Omitting the pictures, restate all of the entries below exactly.

Plain-text document sources:
== == ==
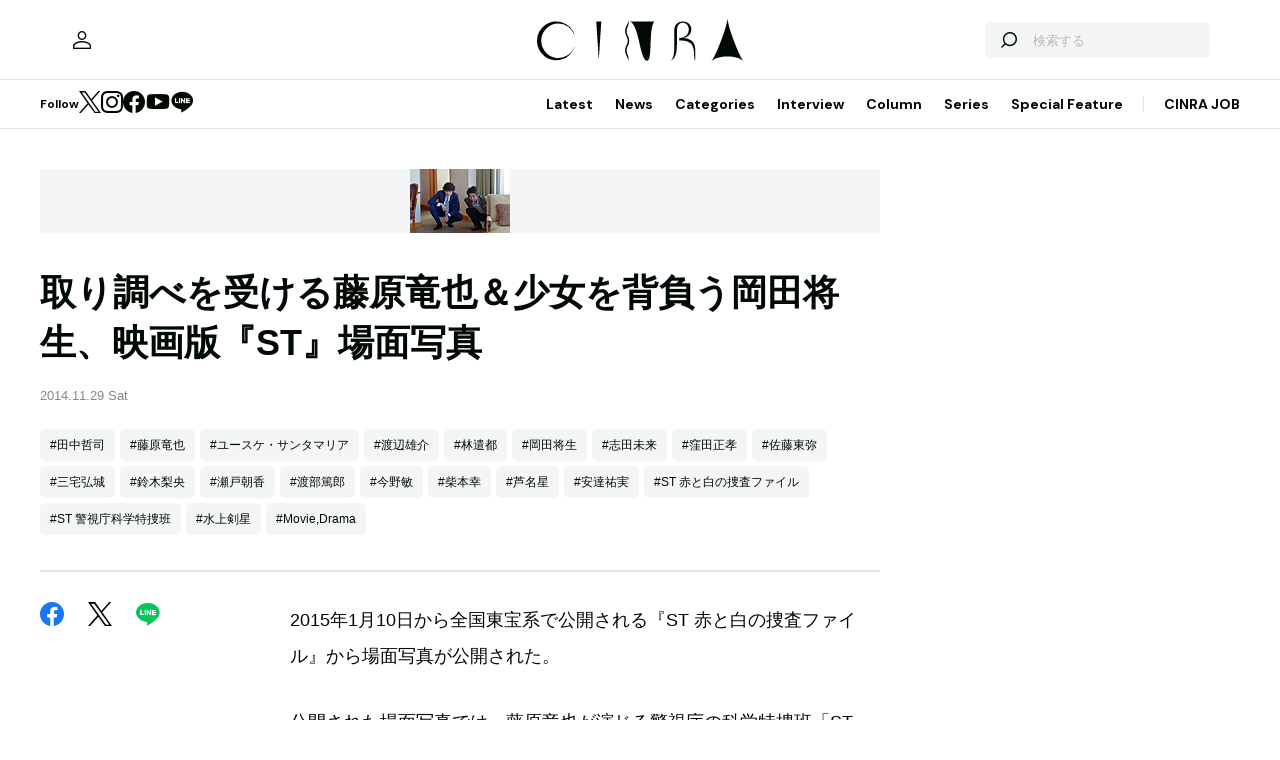

--- FILE ---
content_type: text/html; charset=utf-8
request_url: https://www.google.com/recaptcha/api2/aframe
body_size: 267
content:
<!DOCTYPE HTML><html><head><meta http-equiv="content-type" content="text/html; charset=UTF-8"></head><body><script nonce="d8VHhCmWJNa2i-TkYQtN5g">/** Anti-fraud and anti-abuse applications only. See google.com/recaptcha */ try{var clients={'sodar':'https://pagead2.googlesyndication.com/pagead/sodar?'};window.addEventListener("message",function(a){try{if(a.source===window.parent){var b=JSON.parse(a.data);var c=clients[b['id']];if(c){var d=document.createElement('img');d.src=c+b['params']+'&rc='+(localStorage.getItem("rc::a")?sessionStorage.getItem("rc::b"):"");window.document.body.appendChild(d);sessionStorage.setItem("rc::e",parseInt(sessionStorage.getItem("rc::e")||0)+1);localStorage.setItem("rc::h",'1770110552945');}}}catch(b){}});window.parent.postMessage("_grecaptcha_ready", "*");}catch(b){}</script></body></html>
== == ==
**Answer space**
--- FILE ---
content_type: text/html; charset=utf-8
request_url: https://www.google.com/recaptcha/api2/aframe
body_size: 267
content:
<!DOCTYPE HTML><html><head><meta http-equiv="content-type" content="text/html; charset=UTF-8"></head><body><script nonce="d8VHhCmWJNa2i-TkYQtN5g">/** Anti-fraud and anti-abuse applications only. See google.com/recaptcha */ try{var clients={'sodar':'https://pagead2.googlesyndication.com/pagead/sodar?'};window.addEventListener("message",function(a){try{if(a.source===window.parent){var b=JSON.parse(a.data);var c=clients[b['id']];if(c){var d=document.createElement('img');d.src=c+b['params']+'&rc='+(localStorage.getItem("rc::a")?sessionStorage.getItem("rc::b"):"");window.document.body.appendChild(d);sessionStorage.setItem("rc::e",parseInt(sessionStorage.getItem("rc::e")||0)+1);localStorage.setItem("rc::h",'1770110552945');}}}catch(b){}});window.parent.postMessage("_grecaptcha_ready", "*");}catch(b){}</script></body></html>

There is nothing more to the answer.